A few weeks before the 1984 Los Angeles Olympics, the phone buzzed at my desk. A receptionist at the Star said that a man named L.D. Weldon was in the lobby and would like to speak to me.

I had never heard of L.D. Weldon, but our conversation became something I will never forget.

Weldon introduced himself as the former coach of 1976 Olympic decathlete Bruce Jenner, the man who introduced Jenner to the decathlon and coached him to a gold medal in Montreal.

But Weldon didn’t want to talk about Jenner; he wanted to talk about Joe Batiste.

“I was Joe’s coach at Sacramento City College,” said Weldon, who had earned a master’s degree at the UA and was a former track coach at Amphitheater High School. “If World War II hadn’t come along, Joe would’ve been right up there with the greatest decathletes — Bob Mathias, Bill Toomey, Bruce Jenner.”

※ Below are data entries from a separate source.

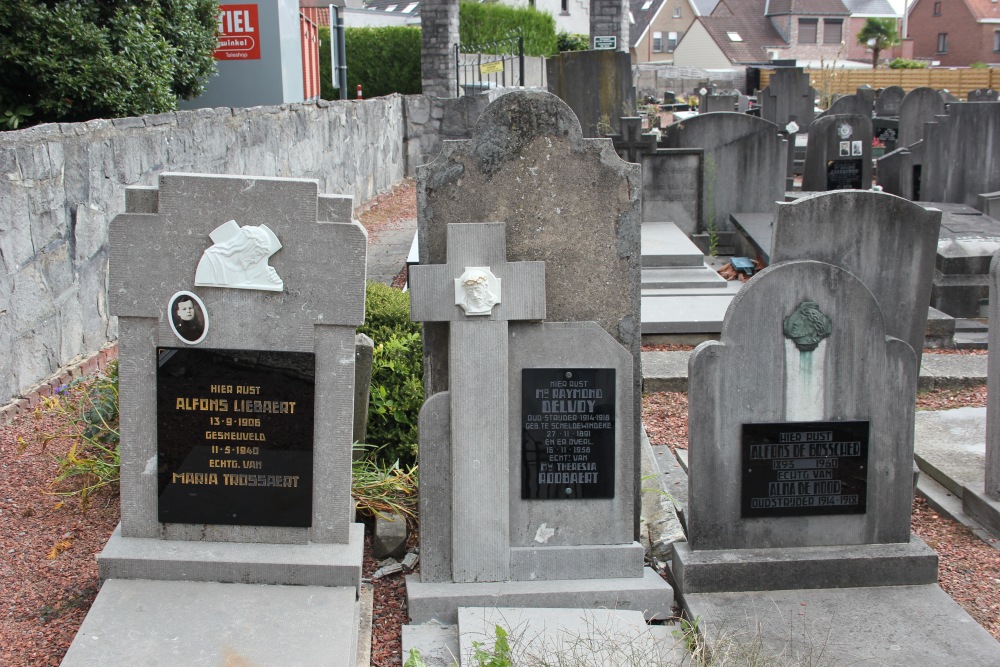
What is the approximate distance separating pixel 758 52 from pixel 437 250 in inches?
3279

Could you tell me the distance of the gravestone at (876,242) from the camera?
437cm

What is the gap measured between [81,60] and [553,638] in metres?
6.82

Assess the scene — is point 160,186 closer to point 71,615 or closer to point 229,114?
point 71,615

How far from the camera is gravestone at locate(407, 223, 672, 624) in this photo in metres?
4.00

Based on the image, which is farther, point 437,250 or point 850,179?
point 850,179

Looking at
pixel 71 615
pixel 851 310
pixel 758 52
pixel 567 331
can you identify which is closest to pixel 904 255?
pixel 851 310

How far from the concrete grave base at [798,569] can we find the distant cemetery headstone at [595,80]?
10391mm

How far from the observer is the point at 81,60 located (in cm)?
834

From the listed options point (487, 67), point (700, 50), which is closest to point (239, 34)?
point (487, 67)

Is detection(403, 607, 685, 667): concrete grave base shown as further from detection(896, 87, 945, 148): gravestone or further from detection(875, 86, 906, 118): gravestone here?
detection(875, 86, 906, 118): gravestone

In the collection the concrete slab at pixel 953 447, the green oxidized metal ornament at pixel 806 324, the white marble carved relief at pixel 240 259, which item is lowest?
the concrete slab at pixel 953 447

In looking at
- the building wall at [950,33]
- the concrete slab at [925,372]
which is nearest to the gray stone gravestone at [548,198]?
the concrete slab at [925,372]

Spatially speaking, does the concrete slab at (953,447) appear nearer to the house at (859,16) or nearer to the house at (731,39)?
the house at (731,39)

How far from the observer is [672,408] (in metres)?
6.73
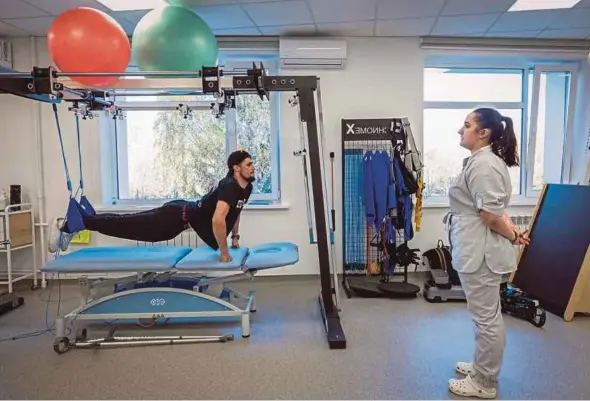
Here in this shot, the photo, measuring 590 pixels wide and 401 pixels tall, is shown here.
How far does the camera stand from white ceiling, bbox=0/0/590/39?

Although it was no help to his personal life, Batiste was named an honorary member of the American 1940 and 1944 Olympic teams, even though the Olympic Games were canceled those years.

Upon learning Batiste was dying of liver disease, Weldon went to the old Pima County Hospital in 1957.

“Joe was in the hallway with his back to me,” Weldon remembered. “I walked up and tapped him on the shoulder. He turned, saw me and started crying. ‘Coach, you’re the last guy I ever wanted to see what happened to me.’ He had drank too much for too long.

“That was out of character for the Joe I knew in Sacramento. It was just tragic.”

The Batiste family, who had moved to Tucson from Louisiana in the 1920s, grew beyond Joe’s decline and death. His younger brother, Frank Batiste, would in 1949 become the first Black football letterman in UA history. Joe’s older brother, Ernie, became a supervisor in the Tucson Parks and Recreation department for more than 25 years. His nephew, Glenn McDonald, became a standout basketball player for Lute Olson at Long Beach State, and his great nephew, Mike McDonald, was a star point guard for Stanford’s Top 25 basketball teams of the 1990s.

In 1938, after 5,000 Tucsonans watched Joe Batiste break the national high school low hurdles record at Arizona Stadium, the Star’s Vic Thornton wrote: “Batiste is the greatest track prospect in America.”

Sadly, it became a story about what might have been.